[Data drawn from a collection]
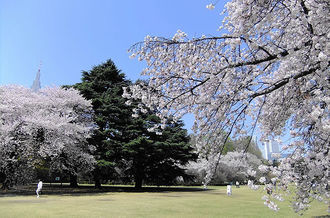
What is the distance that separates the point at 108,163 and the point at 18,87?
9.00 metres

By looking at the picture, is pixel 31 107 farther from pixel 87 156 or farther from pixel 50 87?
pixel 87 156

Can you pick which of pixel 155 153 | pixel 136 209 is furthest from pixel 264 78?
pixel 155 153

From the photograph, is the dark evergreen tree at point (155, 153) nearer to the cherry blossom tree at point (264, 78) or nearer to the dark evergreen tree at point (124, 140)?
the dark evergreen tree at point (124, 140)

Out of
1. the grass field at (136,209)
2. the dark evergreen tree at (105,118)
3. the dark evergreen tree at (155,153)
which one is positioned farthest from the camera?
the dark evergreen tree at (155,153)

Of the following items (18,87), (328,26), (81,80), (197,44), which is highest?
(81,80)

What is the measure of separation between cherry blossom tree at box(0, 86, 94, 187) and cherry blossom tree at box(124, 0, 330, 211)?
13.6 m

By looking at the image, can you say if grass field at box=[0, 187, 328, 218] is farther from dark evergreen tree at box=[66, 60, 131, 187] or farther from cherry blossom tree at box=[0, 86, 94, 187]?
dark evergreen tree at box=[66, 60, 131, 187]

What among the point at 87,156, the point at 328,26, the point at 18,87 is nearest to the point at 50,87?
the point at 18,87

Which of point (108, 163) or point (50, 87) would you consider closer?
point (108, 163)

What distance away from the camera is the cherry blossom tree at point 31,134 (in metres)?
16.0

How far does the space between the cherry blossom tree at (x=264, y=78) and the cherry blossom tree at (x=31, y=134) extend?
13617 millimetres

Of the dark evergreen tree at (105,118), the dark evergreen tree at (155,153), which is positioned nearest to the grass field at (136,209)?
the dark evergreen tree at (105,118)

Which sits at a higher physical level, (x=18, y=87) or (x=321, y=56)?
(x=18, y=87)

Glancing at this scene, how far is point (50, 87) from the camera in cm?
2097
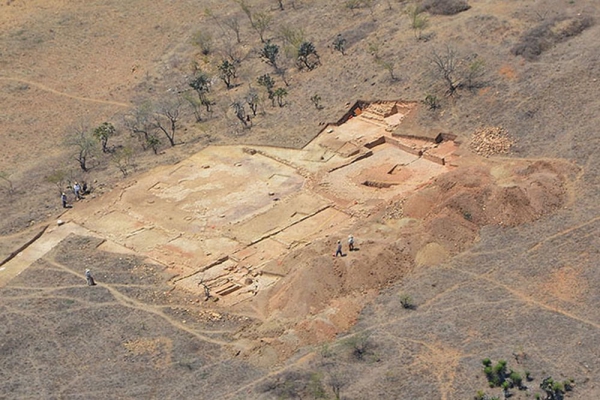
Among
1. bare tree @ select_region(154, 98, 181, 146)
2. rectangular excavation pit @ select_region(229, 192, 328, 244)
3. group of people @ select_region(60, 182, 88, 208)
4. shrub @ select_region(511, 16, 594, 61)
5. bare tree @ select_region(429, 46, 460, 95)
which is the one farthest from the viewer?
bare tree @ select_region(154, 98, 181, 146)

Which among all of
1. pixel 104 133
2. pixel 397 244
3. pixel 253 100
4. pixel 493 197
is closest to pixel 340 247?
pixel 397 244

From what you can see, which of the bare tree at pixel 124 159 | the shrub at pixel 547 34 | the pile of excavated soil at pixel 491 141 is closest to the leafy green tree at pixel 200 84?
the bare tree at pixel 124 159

- _TASK DIRECTIONS_
Render every line of the listing above as a numbered list, skipping blank lines and leaving the pictures out.

- _FINAL RESULT_
1. What is the distance that separates the point at 108,163 and the point at 18,87?
2. 9.00 metres
3. By looking at the picture, is pixel 31 107 farther from pixel 87 156 or farther from pixel 50 87?
4. pixel 87 156
5. Can you pick which of pixel 155 153 | pixel 136 209 is furthest from pixel 264 78?
6. pixel 155 153
7. From the photograph, is the dark evergreen tree at point (155, 153) nearer to the cherry blossom tree at point (264, 78) or nearer to the dark evergreen tree at point (124, 140)?
8. the dark evergreen tree at point (124, 140)
9. Out of
10. 1. the grass field at (136,209)
11. 2. the dark evergreen tree at (105,118)
12. 3. the dark evergreen tree at (155,153)
13. which one is positioned farthest from the camera?
14. the dark evergreen tree at (155,153)
15. Of the following items (18,87), (328,26), (81,80), (197,44), which is highest?
16. (81,80)
17. What is the measure of separation between cherry blossom tree at box(0, 86, 94, 187) and cherry blossom tree at box(124, 0, 330, 211)?
18. 13.6 m
19. By looking at the image, can you say if grass field at box=[0, 187, 328, 218] is farther from dark evergreen tree at box=[66, 60, 131, 187] or farther from cherry blossom tree at box=[0, 86, 94, 187]?
20. dark evergreen tree at box=[66, 60, 131, 187]
21. What among the point at 87,156, the point at 328,26, the point at 18,87 is nearest to the point at 50,87?
22. the point at 18,87
23. Which of point (108, 163) or point (50, 87) would you consider closer?
24. point (108, 163)
25. What distance away from the camera is the cherry blossom tree at point 31,134 (in metres)?
26. 16.0
27. How far does the space between the cherry blossom tree at (x=264, y=78) and the cherry blossom tree at (x=31, y=134) extend?
28. 13617 millimetres
29. Of the dark evergreen tree at (105,118), the dark evergreen tree at (155,153), which is positioned nearest to the grass field at (136,209)?
30. the dark evergreen tree at (105,118)
31. Which sits at a higher physical level, (x=18, y=87) or (x=321, y=56)?
32. (x=18, y=87)
33. Glancing at this scene, how far is point (50, 87) from the camera in cm?
34. 2097
35. Among
36. 1. bare tree @ select_region(154, 98, 181, 146)
37. 2. rectangular excavation pit @ select_region(229, 192, 328, 244)
38. 3. group of people @ select_region(60, 182, 88, 208)
39. 4. shrub @ select_region(511, 16, 594, 61)
40. 5. bare tree @ select_region(429, 46, 460, 95)
41. which is the one farthest from the viewer?
42. bare tree @ select_region(154, 98, 181, 146)
43. Which among all of
44. 1. pixel 104 133
45. 2. pixel 397 244
46. 3. pixel 253 100
47. 4. pixel 493 197
48. is closest to pixel 340 247?
49. pixel 397 244
50. From what you can see, which of the bare tree at pixel 124 159 | the shrub at pixel 547 34 | the pile of excavated soil at pixel 491 141 is closest to the leafy green tree at pixel 200 84?
51. the bare tree at pixel 124 159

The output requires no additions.